- [SHORT EXERCISE]: Which lines of the items below contain the word "these"? Show each of those lines in full.

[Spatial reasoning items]
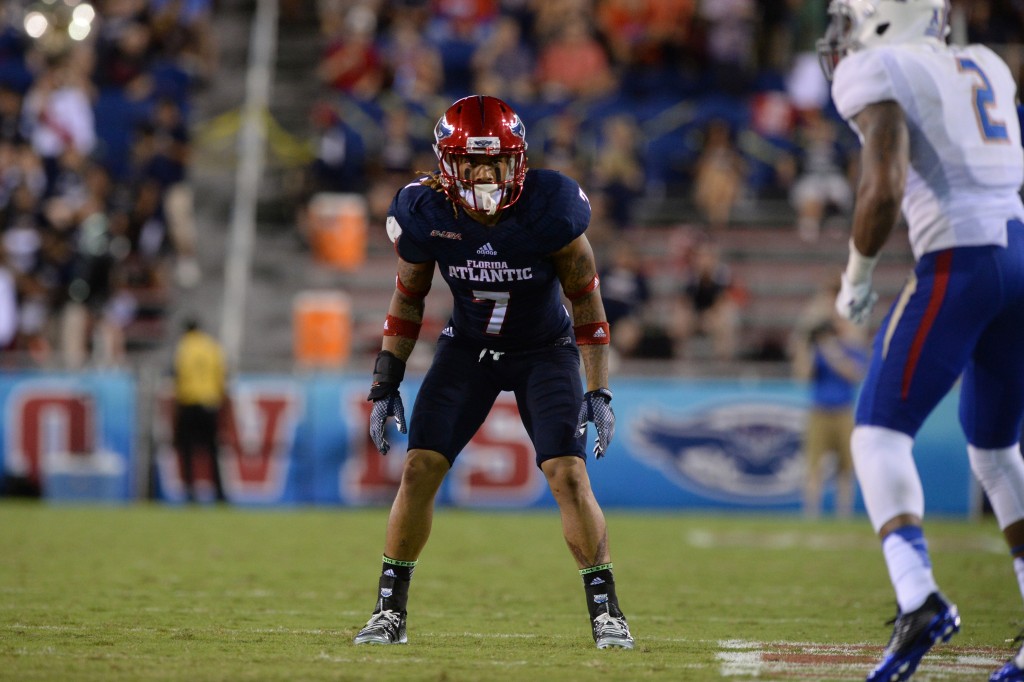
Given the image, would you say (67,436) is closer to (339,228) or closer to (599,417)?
(339,228)

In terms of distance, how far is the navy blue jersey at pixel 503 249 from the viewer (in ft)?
17.5

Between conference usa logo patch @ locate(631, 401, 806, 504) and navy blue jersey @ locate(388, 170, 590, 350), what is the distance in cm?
794

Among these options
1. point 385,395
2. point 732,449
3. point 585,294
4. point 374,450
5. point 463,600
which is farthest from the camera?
point 374,450

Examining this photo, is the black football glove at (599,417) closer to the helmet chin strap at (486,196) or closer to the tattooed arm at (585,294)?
the tattooed arm at (585,294)

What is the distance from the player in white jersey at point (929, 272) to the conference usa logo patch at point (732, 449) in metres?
8.49

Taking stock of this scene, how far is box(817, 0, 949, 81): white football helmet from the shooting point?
475cm

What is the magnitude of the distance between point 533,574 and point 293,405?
19.0 ft

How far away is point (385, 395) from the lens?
5594mm

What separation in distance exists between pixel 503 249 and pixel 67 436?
9.43 meters

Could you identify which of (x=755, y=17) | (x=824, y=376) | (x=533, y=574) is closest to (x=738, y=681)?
(x=533, y=574)

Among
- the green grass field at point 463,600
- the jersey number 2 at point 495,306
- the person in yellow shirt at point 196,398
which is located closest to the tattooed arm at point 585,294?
the jersey number 2 at point 495,306

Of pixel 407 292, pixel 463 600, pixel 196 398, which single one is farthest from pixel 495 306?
pixel 196 398

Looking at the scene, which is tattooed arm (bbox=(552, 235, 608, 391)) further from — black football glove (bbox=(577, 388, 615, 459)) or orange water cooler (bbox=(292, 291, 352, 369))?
orange water cooler (bbox=(292, 291, 352, 369))

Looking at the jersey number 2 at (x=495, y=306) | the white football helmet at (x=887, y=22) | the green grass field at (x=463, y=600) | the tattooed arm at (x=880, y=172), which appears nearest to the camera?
the tattooed arm at (x=880, y=172)
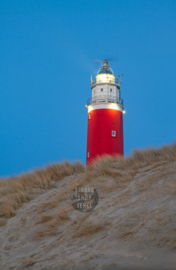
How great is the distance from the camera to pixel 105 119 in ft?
72.2

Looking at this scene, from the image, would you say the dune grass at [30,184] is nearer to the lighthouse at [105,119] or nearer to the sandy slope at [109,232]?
the sandy slope at [109,232]

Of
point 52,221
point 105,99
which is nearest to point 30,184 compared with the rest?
point 52,221

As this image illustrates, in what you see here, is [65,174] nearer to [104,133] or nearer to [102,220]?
[102,220]

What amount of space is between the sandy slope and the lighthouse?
15.0 meters

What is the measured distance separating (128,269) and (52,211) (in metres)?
3.07

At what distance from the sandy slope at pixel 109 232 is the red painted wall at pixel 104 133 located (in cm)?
1503

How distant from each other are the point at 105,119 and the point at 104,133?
1.34 metres

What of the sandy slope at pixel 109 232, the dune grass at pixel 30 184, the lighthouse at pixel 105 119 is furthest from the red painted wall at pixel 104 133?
the sandy slope at pixel 109 232

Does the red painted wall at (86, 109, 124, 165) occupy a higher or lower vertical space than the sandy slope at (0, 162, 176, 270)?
higher

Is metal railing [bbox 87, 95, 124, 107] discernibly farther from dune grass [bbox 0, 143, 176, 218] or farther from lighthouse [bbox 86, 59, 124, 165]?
dune grass [bbox 0, 143, 176, 218]

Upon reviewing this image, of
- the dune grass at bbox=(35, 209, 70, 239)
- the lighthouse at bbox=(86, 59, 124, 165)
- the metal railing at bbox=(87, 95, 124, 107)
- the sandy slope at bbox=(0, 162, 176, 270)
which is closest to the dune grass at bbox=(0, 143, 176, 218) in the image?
the sandy slope at bbox=(0, 162, 176, 270)

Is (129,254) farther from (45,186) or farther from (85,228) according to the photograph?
(45,186)

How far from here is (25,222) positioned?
5.67m

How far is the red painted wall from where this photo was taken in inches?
848
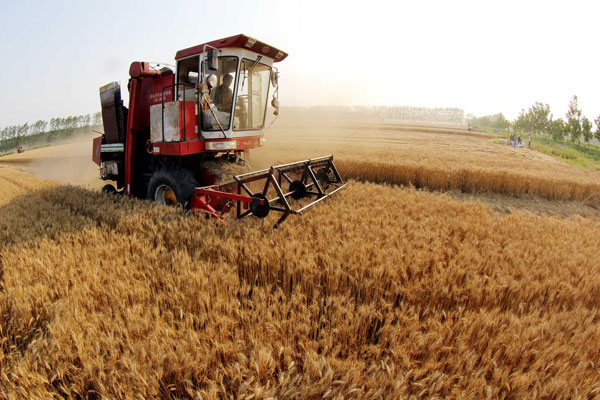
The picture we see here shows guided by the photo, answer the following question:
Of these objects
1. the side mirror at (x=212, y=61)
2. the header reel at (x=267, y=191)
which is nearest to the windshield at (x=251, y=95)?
the side mirror at (x=212, y=61)

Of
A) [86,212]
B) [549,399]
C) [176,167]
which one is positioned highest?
[176,167]

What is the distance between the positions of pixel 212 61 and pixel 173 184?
1887 millimetres

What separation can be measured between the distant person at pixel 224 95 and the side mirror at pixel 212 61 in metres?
0.52

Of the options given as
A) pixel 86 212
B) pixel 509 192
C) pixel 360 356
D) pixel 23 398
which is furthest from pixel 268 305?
pixel 509 192

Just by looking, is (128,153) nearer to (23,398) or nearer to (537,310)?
(23,398)

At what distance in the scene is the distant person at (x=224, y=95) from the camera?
4.80m

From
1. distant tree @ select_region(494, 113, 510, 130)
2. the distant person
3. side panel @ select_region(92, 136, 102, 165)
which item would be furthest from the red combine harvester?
distant tree @ select_region(494, 113, 510, 130)

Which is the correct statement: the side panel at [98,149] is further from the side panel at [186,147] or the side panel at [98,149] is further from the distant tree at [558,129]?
the distant tree at [558,129]

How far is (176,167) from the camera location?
4.73 meters

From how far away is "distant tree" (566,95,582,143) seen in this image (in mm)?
38281

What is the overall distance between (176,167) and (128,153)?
156cm

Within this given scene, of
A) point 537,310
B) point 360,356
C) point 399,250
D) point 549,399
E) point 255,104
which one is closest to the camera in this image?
point 549,399

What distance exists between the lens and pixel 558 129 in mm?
42469

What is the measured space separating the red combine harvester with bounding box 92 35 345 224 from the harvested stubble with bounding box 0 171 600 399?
1.04 m
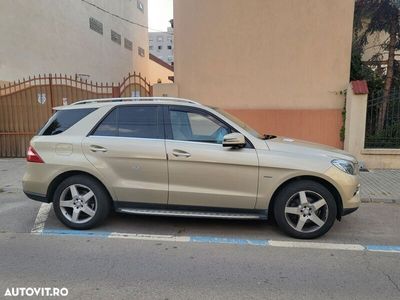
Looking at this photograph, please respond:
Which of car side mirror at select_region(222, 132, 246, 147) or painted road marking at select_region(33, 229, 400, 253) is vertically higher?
car side mirror at select_region(222, 132, 246, 147)

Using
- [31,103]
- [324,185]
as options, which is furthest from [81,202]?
[31,103]

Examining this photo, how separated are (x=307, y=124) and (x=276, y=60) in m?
1.88

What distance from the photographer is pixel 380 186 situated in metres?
6.84

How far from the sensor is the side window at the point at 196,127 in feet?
14.4

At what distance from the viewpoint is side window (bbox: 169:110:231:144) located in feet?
14.4

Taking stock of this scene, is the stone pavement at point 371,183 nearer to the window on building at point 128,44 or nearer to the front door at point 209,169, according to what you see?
the front door at point 209,169

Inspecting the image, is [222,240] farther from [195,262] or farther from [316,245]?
[316,245]

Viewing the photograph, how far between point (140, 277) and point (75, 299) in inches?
24.7

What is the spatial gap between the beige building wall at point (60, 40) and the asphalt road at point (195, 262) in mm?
8868

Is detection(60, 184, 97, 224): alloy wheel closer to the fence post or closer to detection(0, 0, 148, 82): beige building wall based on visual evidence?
the fence post

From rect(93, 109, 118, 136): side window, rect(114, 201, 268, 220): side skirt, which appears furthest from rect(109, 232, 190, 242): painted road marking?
rect(93, 109, 118, 136): side window

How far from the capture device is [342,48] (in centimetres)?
890

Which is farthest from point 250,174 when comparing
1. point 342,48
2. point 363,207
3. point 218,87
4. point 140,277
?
point 342,48

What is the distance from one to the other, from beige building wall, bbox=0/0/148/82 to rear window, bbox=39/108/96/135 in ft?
26.3
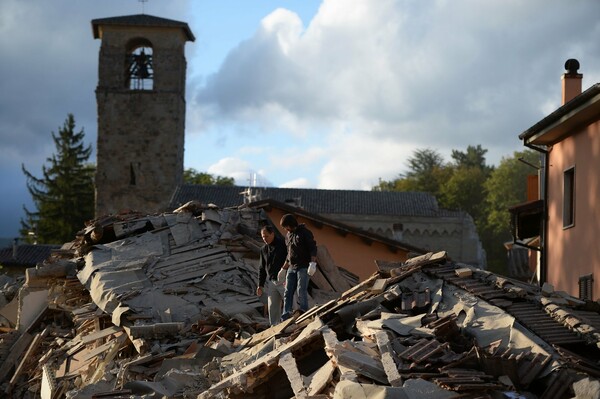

- [WRITTEN RESPONSE]:
Among these options
Of these objects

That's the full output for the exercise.